Heart of Palm

Palm trees can actually provide us with food. I had never known this until today. Inside the plant is what’s called the “Heart of Palm,” a soft, white, mild-flavored vegetable. My friend, Kaden, commented that it tasted almost like cauliflower. In the case of farming, the plant is only allowed to grow 3-4 meters tall and then it is harvested. Otherwise, it would turn into the hard palm trees that line tropical streets, and that are much more difficult to process.

A major difference between heart of palm and coffee farming is the time frame surrounding each crop. For heart of palm, the seed is planted and harvesting takes place within 7 months. Coffee, on the other hand, has to develop for 3 years before it can be harvested, and then a new generation of plants replaces the older ones every 25 years. Additionally, heart of palm can be harvested year-round, while coffee has only a 4-month harvest period: from October to the end of January.
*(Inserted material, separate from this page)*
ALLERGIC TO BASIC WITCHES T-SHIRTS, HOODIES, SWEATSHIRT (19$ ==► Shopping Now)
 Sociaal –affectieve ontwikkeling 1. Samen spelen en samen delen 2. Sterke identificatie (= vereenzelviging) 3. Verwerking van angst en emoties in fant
The climate is also drastically different. Coffee is only grown on the Pacific side of the continental divide, which is drier than the Caribbean side which is better for heart of palm. As they say, the Caribbean side has a wet season, and then a wetter season.

Although we didn’t discuss challenges related to the logistics of distributing heart of palm, I would imagine it can be difficult to store the vegetable as it’s quite large. Compared to a smaller, round orange, for example, the long heart of palm appears clunky and as if it would be a hassle to deal with. That’s just one idea.